正文内容:
....
电合成过氧化氢电催化剂的设计及进展

过氧化氢（H₂O₂）是一种环境友好的高效氧化剂，被广泛应用于医疗、半导体芯片等行业.利用氧还原法（ORR）电化学合成过氧化氢替代传统蒽醌法极具潜力.为了实现这一工艺的商业化，开发具有高活性、高选择性和长期稳定性的2e^-ORR电催化剂迫在眉睫.本文系统地介绍了目前已有金属与非金属类催化剂的研究历程，特别强调表面基团调控策略，并解析了其对还原过程中间体键位结合强度及电子转移路径的影响.重点阐述电子和几何效应、配位杂原子掺杂和非金属基材料活性位点等关键问题，突出了适当的介观结构工程和动力学策略可进一步优化现有催化剂的催化活性和H₂O₂选择性.最后，指出了非金属催化剂活性中心的探索、电解质环境对催化剂的影响及较大输出功率工业设备的设计等方面的挑战，并对电催化合成过氧化氢领域的发展方向提出了展望.

Recent advances and rational design of electrocatalysts on electrochemical oxygen reduction to H2O2

Hydrogen peroxide (H₂O₂) is an environmentally friendly and efficient oxidant, which is widely used in industries like medicine and semiconductor chip.The electrochemical synthesis of H₂O₂ by Oxygen Reduction Reaction (ORR) has great potential to replace traditional anthraquinone method.To commercialize this process, the development of 2e^-ORR electrocatalysts with high activity, high selectivity and long-term stability is imminent.Here, we systematically present the research of currently available metal and non-metal based catalysts, with special emphasis on the control strategy of surface groups, and resolves effects on bond binding strength and electron transfer pathways of intermediates in the reduction process.We focus on key strategies such as electronic and geometric effects, coordination heteroatom doping, and active sites of nonmetal-based materials, highlighting that appropriate meso-structural engineering and kinetic strategies can further optimize the catalytic activity and H₂O₂ selectivity of existing catalysts.Finally, we summarize the challenges in exploring the active centers of non-metallic catalysts, the influence of electrolyte environment on catalysts and industrial equipment design with large output power, and prospect the future development in electrocatalytic synthesis of hydrogen peroxide.
....
收集到的数据记录:

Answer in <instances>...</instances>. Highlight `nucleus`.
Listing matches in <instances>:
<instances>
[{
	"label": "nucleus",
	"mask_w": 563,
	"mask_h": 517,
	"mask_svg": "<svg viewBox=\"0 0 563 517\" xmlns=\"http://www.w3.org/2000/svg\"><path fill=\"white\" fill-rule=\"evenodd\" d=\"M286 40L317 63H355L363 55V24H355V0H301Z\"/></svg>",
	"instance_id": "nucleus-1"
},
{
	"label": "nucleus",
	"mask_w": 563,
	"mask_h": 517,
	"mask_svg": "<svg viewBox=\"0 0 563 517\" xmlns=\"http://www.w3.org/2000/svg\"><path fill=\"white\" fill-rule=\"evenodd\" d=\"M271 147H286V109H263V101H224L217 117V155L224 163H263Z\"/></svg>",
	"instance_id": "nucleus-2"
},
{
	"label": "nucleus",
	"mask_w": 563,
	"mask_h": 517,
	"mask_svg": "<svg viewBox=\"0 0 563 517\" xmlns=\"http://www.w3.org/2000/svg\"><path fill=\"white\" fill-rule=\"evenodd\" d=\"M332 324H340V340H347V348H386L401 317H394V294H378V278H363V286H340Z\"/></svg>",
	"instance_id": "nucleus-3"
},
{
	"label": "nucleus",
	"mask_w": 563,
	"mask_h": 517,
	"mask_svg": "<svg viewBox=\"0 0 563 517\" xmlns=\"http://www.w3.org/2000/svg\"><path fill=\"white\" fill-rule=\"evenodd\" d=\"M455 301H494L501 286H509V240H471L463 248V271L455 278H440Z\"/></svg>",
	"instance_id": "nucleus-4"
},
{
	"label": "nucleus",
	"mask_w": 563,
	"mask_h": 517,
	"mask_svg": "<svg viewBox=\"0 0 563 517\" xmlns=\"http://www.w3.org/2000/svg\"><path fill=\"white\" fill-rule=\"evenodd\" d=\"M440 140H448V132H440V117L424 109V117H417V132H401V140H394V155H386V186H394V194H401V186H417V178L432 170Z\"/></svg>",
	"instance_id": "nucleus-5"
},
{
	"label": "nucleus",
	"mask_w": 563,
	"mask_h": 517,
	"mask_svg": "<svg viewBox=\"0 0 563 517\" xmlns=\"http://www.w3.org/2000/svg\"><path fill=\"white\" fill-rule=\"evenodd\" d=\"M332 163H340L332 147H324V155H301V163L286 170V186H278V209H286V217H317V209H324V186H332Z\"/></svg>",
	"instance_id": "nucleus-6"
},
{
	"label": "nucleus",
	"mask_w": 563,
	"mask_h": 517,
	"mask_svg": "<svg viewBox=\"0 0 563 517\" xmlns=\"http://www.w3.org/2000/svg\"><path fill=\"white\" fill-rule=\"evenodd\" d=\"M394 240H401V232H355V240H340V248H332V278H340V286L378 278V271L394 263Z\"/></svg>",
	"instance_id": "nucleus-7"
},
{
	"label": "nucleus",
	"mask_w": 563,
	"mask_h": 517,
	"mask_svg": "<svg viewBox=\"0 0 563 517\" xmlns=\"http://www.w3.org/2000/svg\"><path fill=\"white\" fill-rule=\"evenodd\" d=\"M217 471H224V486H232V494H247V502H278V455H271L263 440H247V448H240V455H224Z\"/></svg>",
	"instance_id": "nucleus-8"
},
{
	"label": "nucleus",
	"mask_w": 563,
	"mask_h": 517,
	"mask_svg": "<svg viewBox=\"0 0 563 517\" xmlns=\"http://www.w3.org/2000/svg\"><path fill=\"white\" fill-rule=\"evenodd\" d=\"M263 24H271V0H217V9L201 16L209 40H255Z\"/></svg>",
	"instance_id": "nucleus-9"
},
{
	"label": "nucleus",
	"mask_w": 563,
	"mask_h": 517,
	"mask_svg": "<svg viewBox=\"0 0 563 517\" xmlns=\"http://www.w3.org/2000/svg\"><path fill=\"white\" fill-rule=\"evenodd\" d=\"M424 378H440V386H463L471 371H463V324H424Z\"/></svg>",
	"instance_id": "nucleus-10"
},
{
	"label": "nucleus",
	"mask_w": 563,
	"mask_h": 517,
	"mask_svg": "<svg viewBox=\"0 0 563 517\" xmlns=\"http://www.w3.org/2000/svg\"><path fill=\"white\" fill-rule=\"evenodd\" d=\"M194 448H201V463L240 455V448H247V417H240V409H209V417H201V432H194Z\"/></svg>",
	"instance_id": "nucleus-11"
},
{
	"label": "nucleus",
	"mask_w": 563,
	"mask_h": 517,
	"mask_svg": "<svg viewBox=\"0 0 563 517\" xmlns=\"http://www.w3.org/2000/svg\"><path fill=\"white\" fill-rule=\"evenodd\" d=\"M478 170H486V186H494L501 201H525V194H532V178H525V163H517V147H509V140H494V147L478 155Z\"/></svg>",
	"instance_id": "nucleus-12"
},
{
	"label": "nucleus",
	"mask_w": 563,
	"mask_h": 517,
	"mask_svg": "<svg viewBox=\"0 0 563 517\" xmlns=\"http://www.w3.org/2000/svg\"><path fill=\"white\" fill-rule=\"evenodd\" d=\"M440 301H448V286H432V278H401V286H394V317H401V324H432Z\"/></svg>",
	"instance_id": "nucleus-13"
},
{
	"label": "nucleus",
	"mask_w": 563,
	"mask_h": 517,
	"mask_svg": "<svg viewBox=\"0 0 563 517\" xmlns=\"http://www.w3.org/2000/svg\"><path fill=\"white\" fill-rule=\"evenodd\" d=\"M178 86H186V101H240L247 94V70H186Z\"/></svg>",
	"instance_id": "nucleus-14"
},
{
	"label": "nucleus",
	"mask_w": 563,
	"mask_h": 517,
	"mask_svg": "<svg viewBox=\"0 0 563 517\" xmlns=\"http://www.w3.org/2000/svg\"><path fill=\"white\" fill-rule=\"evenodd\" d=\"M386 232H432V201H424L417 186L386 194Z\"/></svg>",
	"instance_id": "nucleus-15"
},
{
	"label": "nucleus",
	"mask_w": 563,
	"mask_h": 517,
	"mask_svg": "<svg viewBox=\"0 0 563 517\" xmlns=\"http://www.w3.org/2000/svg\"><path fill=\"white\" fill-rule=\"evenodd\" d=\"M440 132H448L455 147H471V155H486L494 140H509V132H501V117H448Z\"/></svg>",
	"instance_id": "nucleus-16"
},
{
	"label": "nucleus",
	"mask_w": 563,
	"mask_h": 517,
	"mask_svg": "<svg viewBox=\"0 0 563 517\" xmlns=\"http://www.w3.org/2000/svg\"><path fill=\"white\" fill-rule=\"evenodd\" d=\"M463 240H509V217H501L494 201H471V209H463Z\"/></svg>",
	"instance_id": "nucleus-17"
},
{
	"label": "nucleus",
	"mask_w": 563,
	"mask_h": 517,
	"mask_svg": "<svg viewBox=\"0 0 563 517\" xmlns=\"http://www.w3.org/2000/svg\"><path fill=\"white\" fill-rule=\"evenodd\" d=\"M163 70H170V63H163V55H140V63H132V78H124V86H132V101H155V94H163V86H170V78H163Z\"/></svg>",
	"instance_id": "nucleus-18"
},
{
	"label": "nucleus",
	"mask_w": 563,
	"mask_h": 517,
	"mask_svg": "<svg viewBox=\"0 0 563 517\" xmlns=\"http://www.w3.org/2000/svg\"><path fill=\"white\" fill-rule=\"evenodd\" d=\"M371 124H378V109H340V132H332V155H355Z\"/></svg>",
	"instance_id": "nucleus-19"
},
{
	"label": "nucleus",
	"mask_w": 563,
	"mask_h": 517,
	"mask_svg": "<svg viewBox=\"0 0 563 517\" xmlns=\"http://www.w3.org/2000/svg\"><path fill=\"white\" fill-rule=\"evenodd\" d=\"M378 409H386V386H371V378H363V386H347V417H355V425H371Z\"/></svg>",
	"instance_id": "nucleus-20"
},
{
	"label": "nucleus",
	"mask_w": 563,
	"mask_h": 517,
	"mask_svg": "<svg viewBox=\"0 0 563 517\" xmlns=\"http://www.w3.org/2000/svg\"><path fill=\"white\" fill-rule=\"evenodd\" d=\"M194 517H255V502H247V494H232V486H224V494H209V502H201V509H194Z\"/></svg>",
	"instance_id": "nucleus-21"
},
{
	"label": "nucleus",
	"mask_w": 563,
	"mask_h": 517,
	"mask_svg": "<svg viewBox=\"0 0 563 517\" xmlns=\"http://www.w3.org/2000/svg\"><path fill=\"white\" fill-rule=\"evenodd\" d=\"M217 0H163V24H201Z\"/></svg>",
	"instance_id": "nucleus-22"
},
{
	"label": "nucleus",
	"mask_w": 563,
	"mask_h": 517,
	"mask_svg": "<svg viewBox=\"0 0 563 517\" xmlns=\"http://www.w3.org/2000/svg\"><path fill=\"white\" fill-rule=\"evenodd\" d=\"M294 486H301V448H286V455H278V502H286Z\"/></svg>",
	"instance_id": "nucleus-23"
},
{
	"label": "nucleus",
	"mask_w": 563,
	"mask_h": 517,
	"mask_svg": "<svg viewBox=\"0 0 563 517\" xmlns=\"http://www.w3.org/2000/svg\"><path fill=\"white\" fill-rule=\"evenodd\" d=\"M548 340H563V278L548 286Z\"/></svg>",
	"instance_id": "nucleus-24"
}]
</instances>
....
任务列表:
(1) 请把正文中的一段逐字重新录入：从含有“过氧化氢（H₂O₂）是一种环”的地方开始，到“氢领域的发展方向提出了展望.”结束。
(2) 判断下列说法是否与正文相符，每项回答“是”或“否”，并原样引用正文中起决定作用的文字。
(a) 过氧化氢被广泛应用于医疗和半导体芯片等行业。
(b) 蒽醌法是用来取代氧还原法的新工艺。
(c) 正文提出的挑战之一是电解质环境对催化剂的影响。
(3) 根据正文，简要回答下列问题。
(a) 要实现这一工艺的商业化，需要开发的2e^-ORR电催化剂应具备哪几项特性？
(b) 介绍金属与非金属类催化剂的研究历程时，正文特别强调了哪种策略？
(c) 正文指出，哪两种策略能进一步优化现有催化剂的催化活性和H₂O₂选择性？
作答时只以正文为依据。

练习答案:
(1)
过氧化氢（H₂O₂）是一种环境友好的高效氧化剂，被广泛应用于医疗、半导体芯片等行业.利用氧还原法（ORR）电化学合成过氧化氢替代传统蒽醌法极具潜力.为了实现这一工艺的商业化，开发具有高活性、高选择性和长期稳定性的2e^-ORR电催化剂迫在眉睫.本文系统地介绍了目前已有金属与非金属类催化剂的研究历程，特别强调表面基团调控策略，并解析了其对还原过程中间体键位结合强度及电子转移路径的影响.重点阐述电子和几何效应、配位杂原子掺杂和非金属基材料活性位点等关键问题，突出了适当的介观结构工程和动力学策略可进一步优化现有催化剂的催化活性和H₂O₂选择性.最后，指出了非金属催化剂活性中心的探索、电解质环境对催化剂的影响及较大输出功率工业设备的设计等方面的挑战，并对电催化合成过氧化氢领域的发展方向提出了展望.

(2)
(a) 是。“被广泛应用于医疗、半导体芯片等行业”
(b) 否。“利用氧还原法（ORR）电化学合成过氧化氢替代传统蒽醌法极具潜力”
(c) 是。“电解质环境对催化剂的影响”

(3)
(a) 高活性、高选择性和长期稳定性。
(b) 表面基团调控策略。
(c) 适当的介观结构工程和动力学策略。